Why does my program print the method before the variable? [duplicate]

Question

When I run this program:

class Baap {
    public int h = 4;

    public int getH() {
        System.out.println("Baap " + h);
        return h;
    }
}
public class Beta extends Baap {
    public int h = 44;

    public int getH() {
        System.out.println("Beta " + h);
        return h;
    }

    public static void main(String[] args) {
        Baap b = new Beta();
        System.out.println(b.h + " " + b.getH());
        Beta bb = (Beta) b;
        System.out.println(bb.h + " " + bb.getH());
    }
}

I get the following output:

Beta 44
4 44
Beta 44
44 44

If you look carefully at the first System.out.println(b.h + " " + b.getH());, doesn't this command tell Java to print out the value of h before the value of the getH() method? Shouldn't the first part of the printout be 4 instead of Beta 44?

Answer 1

Before println is called, its argument - b.h + " " + b.getH() - is evaluated. During that evaluation Beta 44 is printed due to the call to getH().

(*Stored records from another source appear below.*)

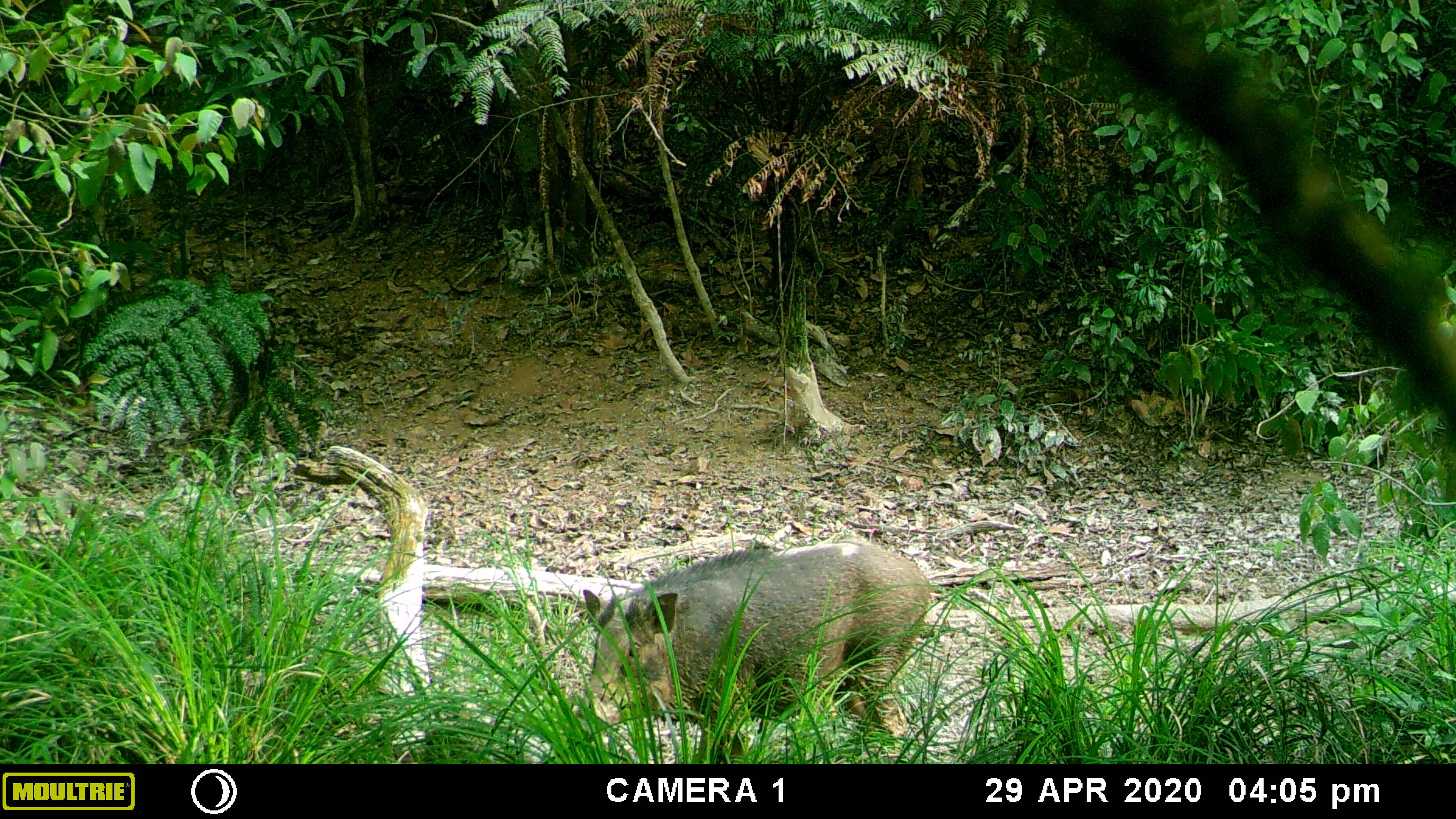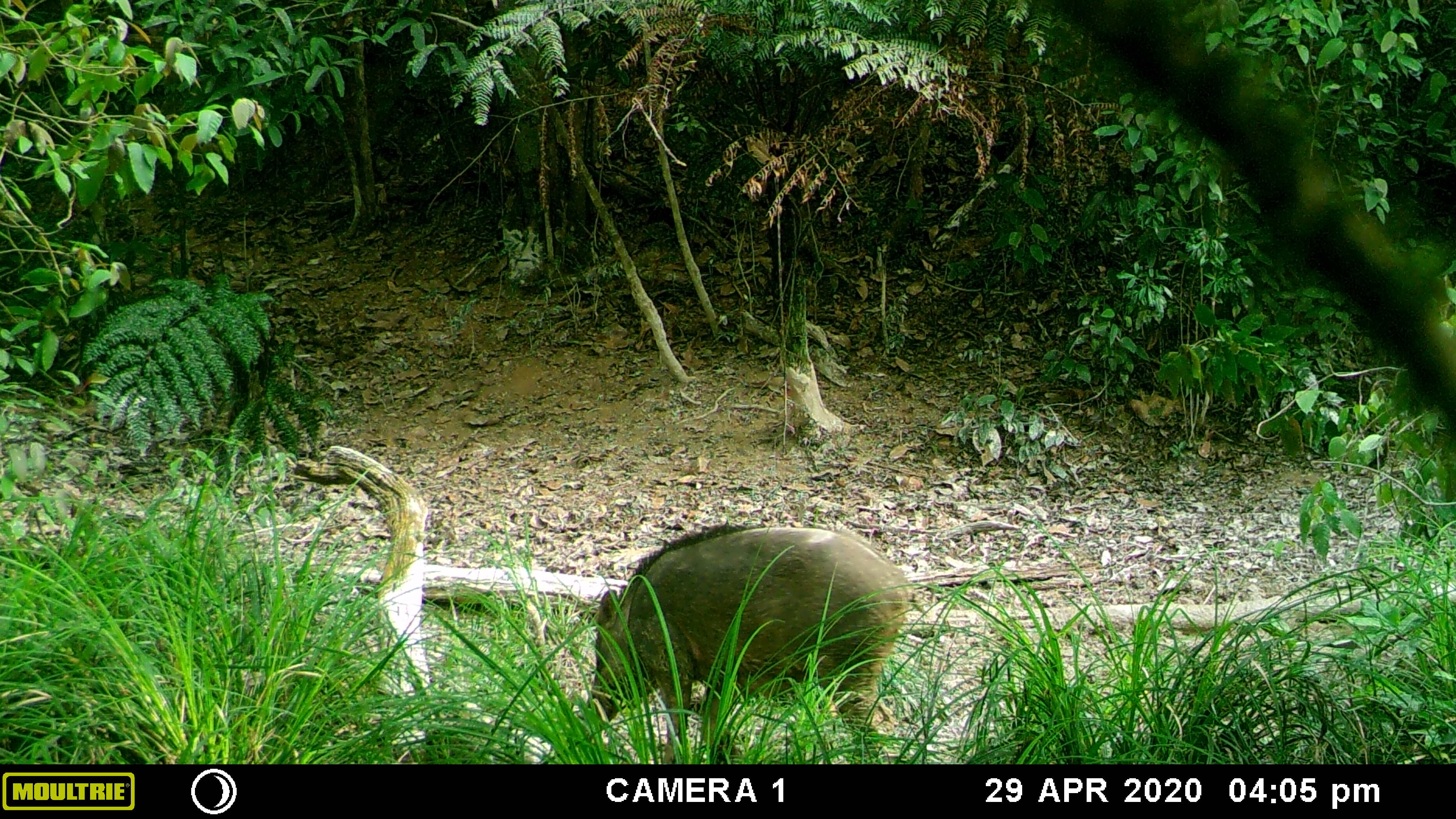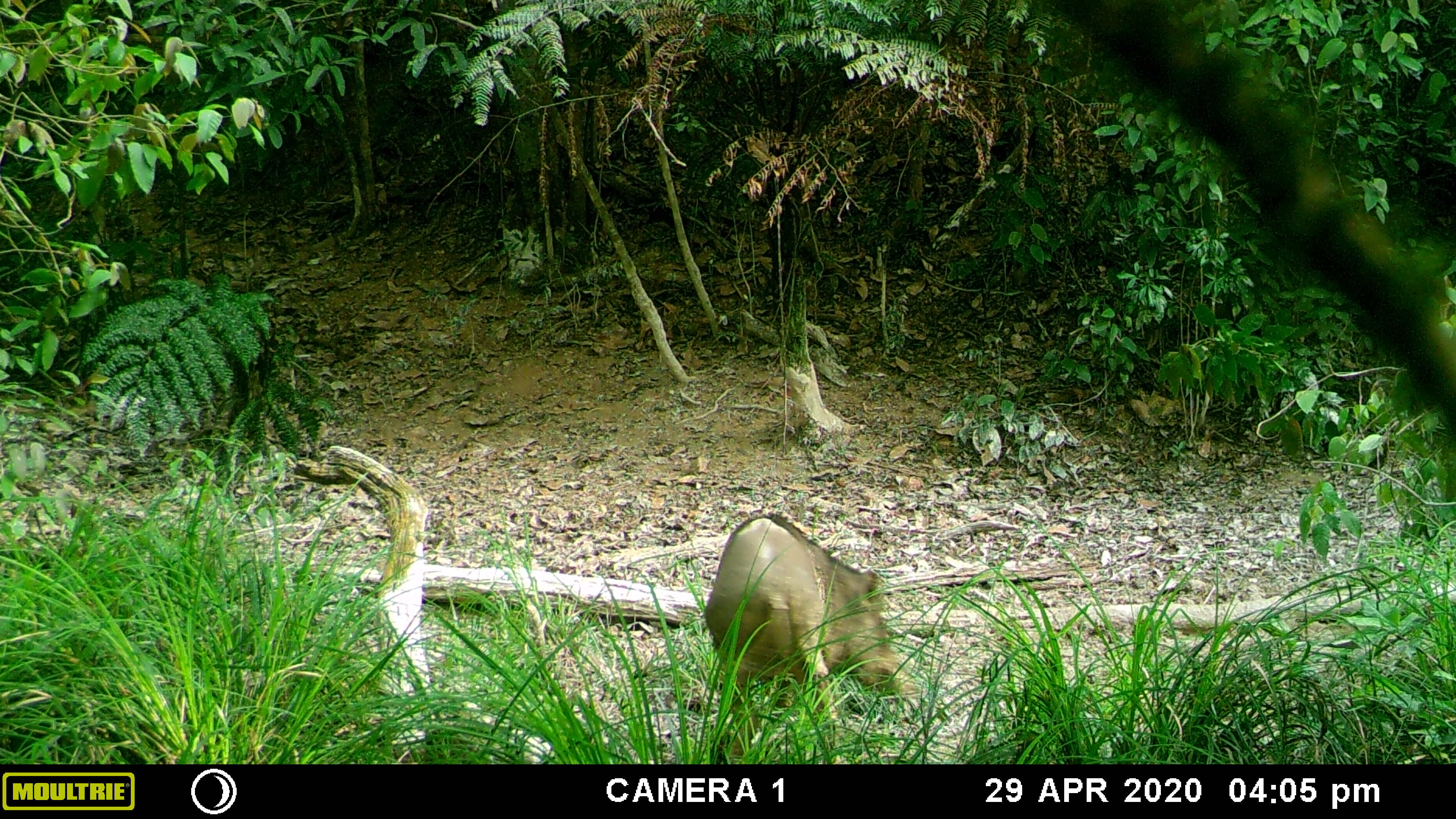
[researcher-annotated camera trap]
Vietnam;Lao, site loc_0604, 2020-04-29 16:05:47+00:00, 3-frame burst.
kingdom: Animalia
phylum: Chordata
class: Mammalia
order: Artiodactyla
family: Suidae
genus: Sus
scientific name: Sus scrofa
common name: eurasian wild pig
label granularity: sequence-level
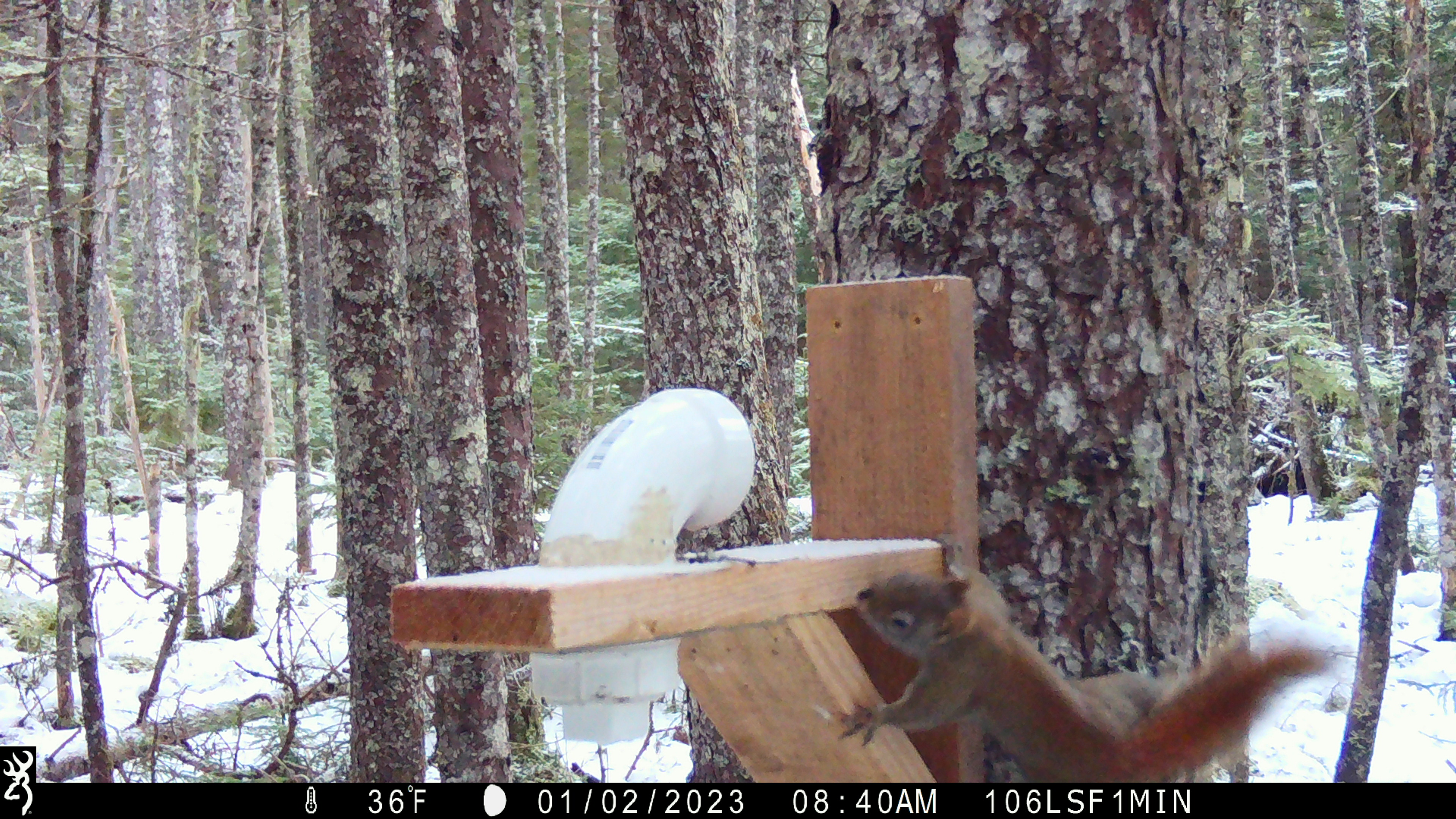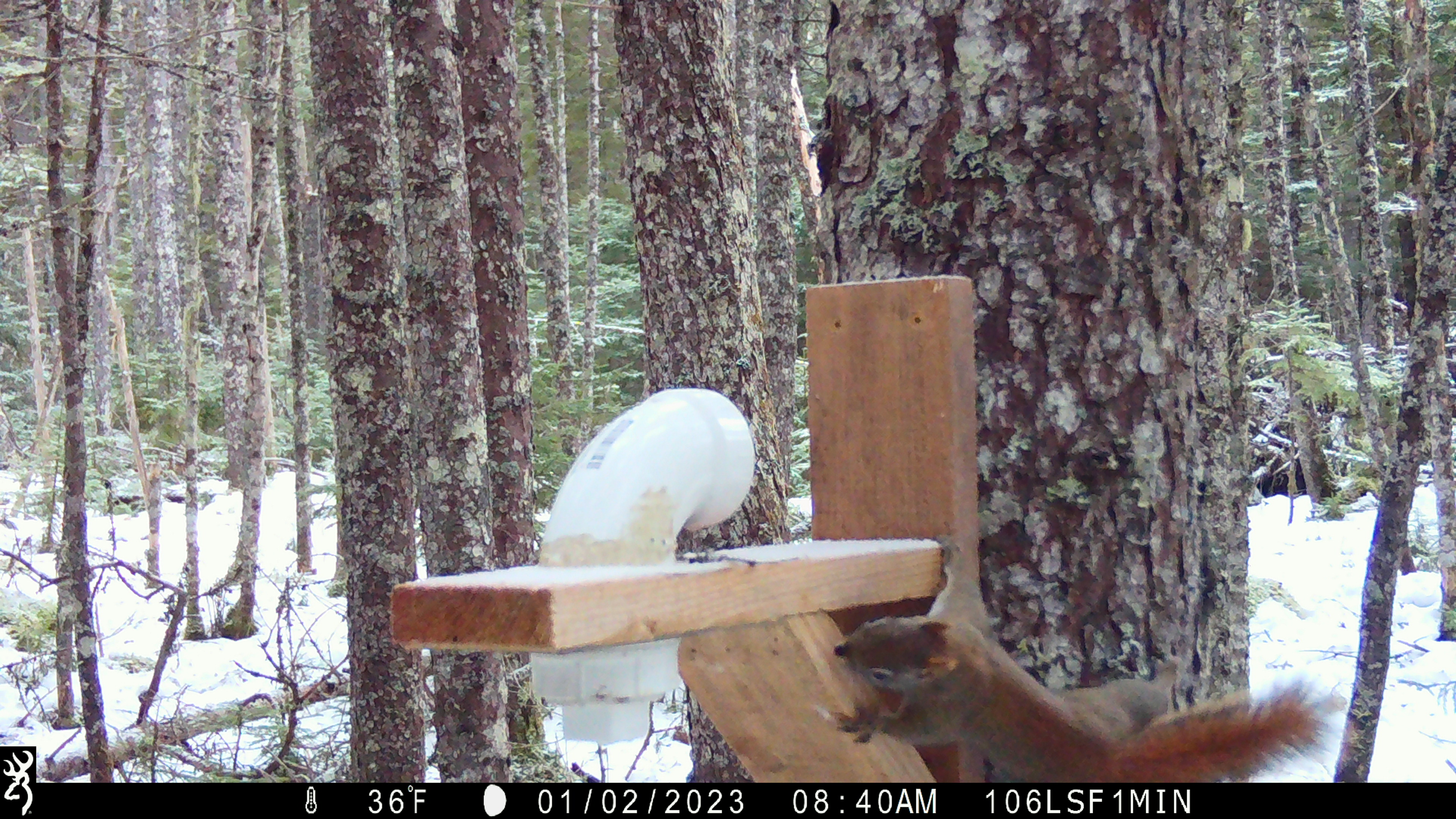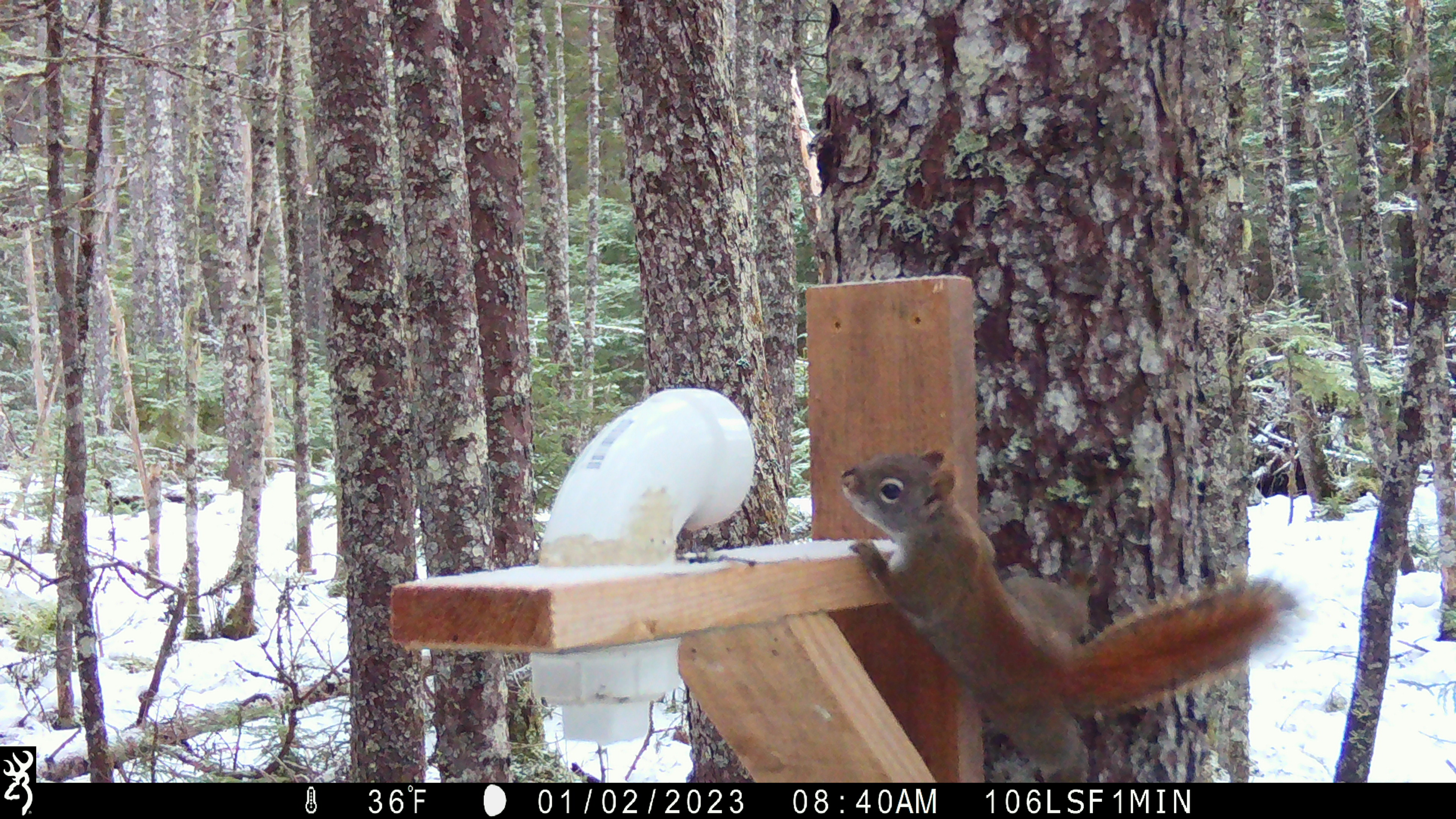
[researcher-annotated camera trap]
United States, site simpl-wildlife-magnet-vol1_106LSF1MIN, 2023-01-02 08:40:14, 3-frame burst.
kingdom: Animalia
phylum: Chordata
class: Mammalia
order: Rodentia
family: Sciuridae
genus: Tamiasciurus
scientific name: Tamiasciurus hudsonicus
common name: red squirrel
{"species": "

Only after the evaluation, println is passed the result of the evaluation (4 44) and prints it.

Answer 2

Shouldn't the first part of the printout be 4 instead of Beta 44?

No because calling getH() first calls

System.out.println("Beta " + h);

then

return h;

which then allows the rest of the calling line

System.out.println(b.h + " " + b.getH());

to be evaluated.